Short task
Quote the listing below word for word, including every line.

--- Data listing ---

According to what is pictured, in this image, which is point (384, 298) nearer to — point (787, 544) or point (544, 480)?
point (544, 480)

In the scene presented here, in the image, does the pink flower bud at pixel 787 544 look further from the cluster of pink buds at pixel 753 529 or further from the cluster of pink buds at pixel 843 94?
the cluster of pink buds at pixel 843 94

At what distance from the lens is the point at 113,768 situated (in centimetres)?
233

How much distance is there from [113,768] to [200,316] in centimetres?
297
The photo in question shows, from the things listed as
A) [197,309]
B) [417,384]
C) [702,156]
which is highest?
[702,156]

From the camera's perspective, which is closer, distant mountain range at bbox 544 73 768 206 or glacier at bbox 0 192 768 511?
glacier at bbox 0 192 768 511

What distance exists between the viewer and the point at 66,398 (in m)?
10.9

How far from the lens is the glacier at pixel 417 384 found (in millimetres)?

---

Written reply
According to what is pictured, in this image, which is point (384, 298) nearer to — point (787, 544) or point (544, 480)?
point (544, 480)

In the scene presented here, in the image, does the pink flower bud at pixel 787 544 look further from the cluster of pink buds at pixel 753 529 or further from the cluster of pink buds at pixel 843 94?
the cluster of pink buds at pixel 843 94

At what distance from the lens is the point at 113,768 situated (in centimetres)?
233

How much distance is there from [113,768] to [200,316] in centimetres?
297
The photo in question shows, from the things listed as
A) [197,309]
B) [417,384]
C) [702,156]
which is highest?
[702,156]

From the camera's perspective, which is closer, distant mountain range at bbox 544 73 768 206 or glacier at bbox 0 192 768 511?
glacier at bbox 0 192 768 511

What distance exists between the viewer and the point at 66,398 (in m)?
10.9

How far from the lens is the glacier at pixel 417 384 found (in millimetres)?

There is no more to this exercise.